By Linh Bui

BALTIMORE (WJZ) — Debate over the country’s Amber Alert system. Does it really save lives?

Linh Bui reports the father of a murdered child says the system is broken and should be dismantled.

More than 70 percent of abducted children are killed in the first three hours. One father says the Amber Alerts don’t go out fast enough.

In 1993, 12-year-old Polly Klaas was abducted from her California bedroom. Her murder helped prompt the call for Amber Alerts. But according to her father, Mark:

“There’s no question the Amber Alert is broken. Its foundation is broken,” Mark Klaas said.

Klaas says the current system would not have saved his daughter and did not work for Relisha Rudd, the D.C. girl who went missing in March. The Amber Alert did not go out until three hours after police found the suspect’s wife dead.

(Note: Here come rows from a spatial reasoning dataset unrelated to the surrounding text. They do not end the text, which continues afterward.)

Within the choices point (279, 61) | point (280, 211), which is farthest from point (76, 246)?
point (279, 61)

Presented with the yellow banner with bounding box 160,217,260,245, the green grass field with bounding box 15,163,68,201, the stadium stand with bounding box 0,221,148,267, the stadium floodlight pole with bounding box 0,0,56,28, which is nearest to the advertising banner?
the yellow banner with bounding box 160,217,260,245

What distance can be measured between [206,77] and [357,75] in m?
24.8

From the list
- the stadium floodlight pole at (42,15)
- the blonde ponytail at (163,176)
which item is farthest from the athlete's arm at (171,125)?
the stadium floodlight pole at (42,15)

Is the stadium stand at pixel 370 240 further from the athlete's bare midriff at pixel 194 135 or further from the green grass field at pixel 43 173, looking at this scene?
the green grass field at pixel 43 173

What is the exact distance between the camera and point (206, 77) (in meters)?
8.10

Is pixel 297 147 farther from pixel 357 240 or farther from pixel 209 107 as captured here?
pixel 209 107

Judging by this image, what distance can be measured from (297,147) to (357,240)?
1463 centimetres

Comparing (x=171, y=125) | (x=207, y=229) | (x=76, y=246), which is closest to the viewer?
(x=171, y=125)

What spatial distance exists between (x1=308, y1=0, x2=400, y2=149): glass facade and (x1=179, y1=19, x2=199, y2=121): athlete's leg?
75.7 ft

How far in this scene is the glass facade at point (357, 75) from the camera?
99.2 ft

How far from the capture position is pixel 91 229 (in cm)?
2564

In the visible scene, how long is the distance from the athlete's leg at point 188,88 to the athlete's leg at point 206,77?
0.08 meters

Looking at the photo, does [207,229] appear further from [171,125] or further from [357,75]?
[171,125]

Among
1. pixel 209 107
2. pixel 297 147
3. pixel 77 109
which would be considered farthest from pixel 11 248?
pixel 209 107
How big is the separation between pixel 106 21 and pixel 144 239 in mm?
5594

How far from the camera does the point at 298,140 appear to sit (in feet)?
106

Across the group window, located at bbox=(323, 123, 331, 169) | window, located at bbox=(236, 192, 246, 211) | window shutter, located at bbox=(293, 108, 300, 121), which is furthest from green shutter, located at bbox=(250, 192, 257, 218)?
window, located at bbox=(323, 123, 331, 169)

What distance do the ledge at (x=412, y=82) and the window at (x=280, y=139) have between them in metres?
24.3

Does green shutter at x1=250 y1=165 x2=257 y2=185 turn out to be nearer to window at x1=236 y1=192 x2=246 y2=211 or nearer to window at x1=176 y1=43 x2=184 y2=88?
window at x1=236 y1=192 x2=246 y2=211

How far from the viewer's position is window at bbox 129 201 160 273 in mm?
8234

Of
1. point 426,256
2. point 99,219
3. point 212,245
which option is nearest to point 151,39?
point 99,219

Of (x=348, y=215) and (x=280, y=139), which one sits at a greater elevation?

Klaas says restrictions and bureaucracy waste too much time. But Amber Alert officials disagree, saying the system has saved nearly 700 children.

“When a child is missing or a child’s been abducted, it’s like trying to find a needle in a haystack,” said Bob Hoever, National Center for Missing and Exploited Children. “The more eyes and ears you have out there searching for that child, the smaller the haystack becomes and the better our chances are of successfully rescuing that child.”

One example is Baltimore County 11-year-old Caitlyn Virts. Police say her father abducted her in March. Within 48 hours, they were found in a South Carolina hotel.

The hotel owner had seen the Amber Alert on Facebook and called police.

“We don’t have one or two or five or 10 police officers searching for a child, we have entire communities searching for that child,” Hoever said.

But Klaas says those officers on the street should be able to sound the alarm themselves, instead of going through time-consuming layers of approval, and he wants more cases to qualify.

“The Amber Alert we have right now would not have helped Polly, it would not have helped Adam Walsh, it would not have helped Elizabeth Smart,” Klaas said.

He says the system needs to speed up communications to save more lives.

Amber Alert officials say general restrictions are needed to keep the public from being overwhelmed with false alarms.

To qualify for an Amber Alert, the missing child must be in imminent danger. Also, police must have a description of the abductor and the suspect’s vehicle.